* _Source excerpt_
* BEGIN *
Yes, I think we are saying basically the same thing.


In other words, China impeded its own semiconductor equipment and fabrication industry by subsidizing foreign fabrication of domestically designed ICs, including mature IC nodes like >=28nm. That harmed all domestic fab companies like SMIC and Huahong while indirectly supporting TSMC, Global Foundries, UMC, etc, none of which use China semiconductor equipment, with the exception of TSMC using 5nm etching equipment from AMEC. That was a dramatic policy failure because even though they had plans for across the board semiconductor self-sufficiency, they didn't focus on core technologies and materials that were controlled by hostile foreign countries.
I think I understand what you mean now. My impression is that China didn't focus on even core technologies because it could not do so: 15 years ago, the underlying technological base did not exist. So the Party developed what it could, the more software-like chip designs. I would not call it a policy failure; it was rather a lack of feasible alternatives.
* END *
* _Dataset items_
* BEGIN *
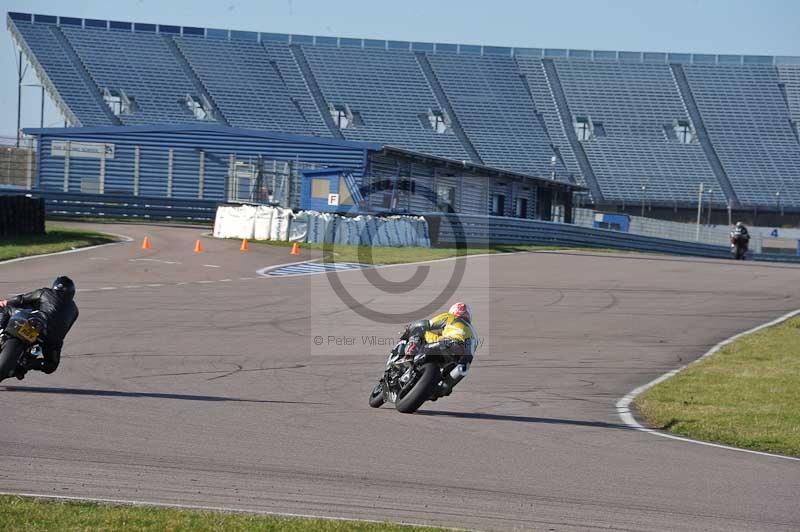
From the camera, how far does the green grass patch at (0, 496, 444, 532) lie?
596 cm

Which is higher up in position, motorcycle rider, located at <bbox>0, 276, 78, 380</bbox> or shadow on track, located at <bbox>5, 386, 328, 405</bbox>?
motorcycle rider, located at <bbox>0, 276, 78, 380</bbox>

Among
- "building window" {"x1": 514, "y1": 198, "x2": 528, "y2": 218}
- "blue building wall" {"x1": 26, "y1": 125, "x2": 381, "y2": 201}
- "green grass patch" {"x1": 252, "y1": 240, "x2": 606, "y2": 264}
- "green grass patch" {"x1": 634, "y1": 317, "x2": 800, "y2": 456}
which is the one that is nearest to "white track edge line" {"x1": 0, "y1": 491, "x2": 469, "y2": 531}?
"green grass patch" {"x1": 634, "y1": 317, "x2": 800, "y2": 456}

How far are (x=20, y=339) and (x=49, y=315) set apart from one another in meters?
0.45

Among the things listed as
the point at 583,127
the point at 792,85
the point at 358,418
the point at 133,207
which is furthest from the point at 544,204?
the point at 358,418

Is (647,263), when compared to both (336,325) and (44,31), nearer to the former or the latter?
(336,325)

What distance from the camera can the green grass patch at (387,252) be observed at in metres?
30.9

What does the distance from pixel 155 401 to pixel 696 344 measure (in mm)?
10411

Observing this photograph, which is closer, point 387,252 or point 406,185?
* END *
* _Written task 1_
In the semiconductor policy discussion, which foreign company is named as the exception that uses Chinese semiconductor equipment, and what equipment does it use?
* _Written task 2_
In the semiconductor policy discussion, why does the second speaker decline to call China's approach a policy failure?
* _Written task 3_
Write a continuation of the semiconductor policy discussion, starting after its final sentence.
The items were taken from a separate source.

* _Final answer 1_
TSMC, which uses 5nm etching equipment from AMEC.

* _Final answer 2_
The second speaker argues that China could not focus on core technologies because, 15 years ago, the underlying technological base did not exist. The Party therefore developed what it could, namely the more software-like chip designs, which the speaker sees as a lack of feasible alternatives rather than a policy failure.

* _Final answer 3_
Now the situation is different. The Middle Kingdom has comprehensive technologies, or will soon develop them with internal resources. Total self-sufficiency is possible in semiconductors now.

Of course, if China's semiconductor ecosystem dominates the local market, the US companies will suffer -- not only from lack of access to the largest semiconductor market in the world by far, but also from heavy, ever-increasing competition in their own markets from the Chinese firms. I won't cry for the Americans; they started the tech war, and they lied a lot about China. They have richly earned their comeuppance.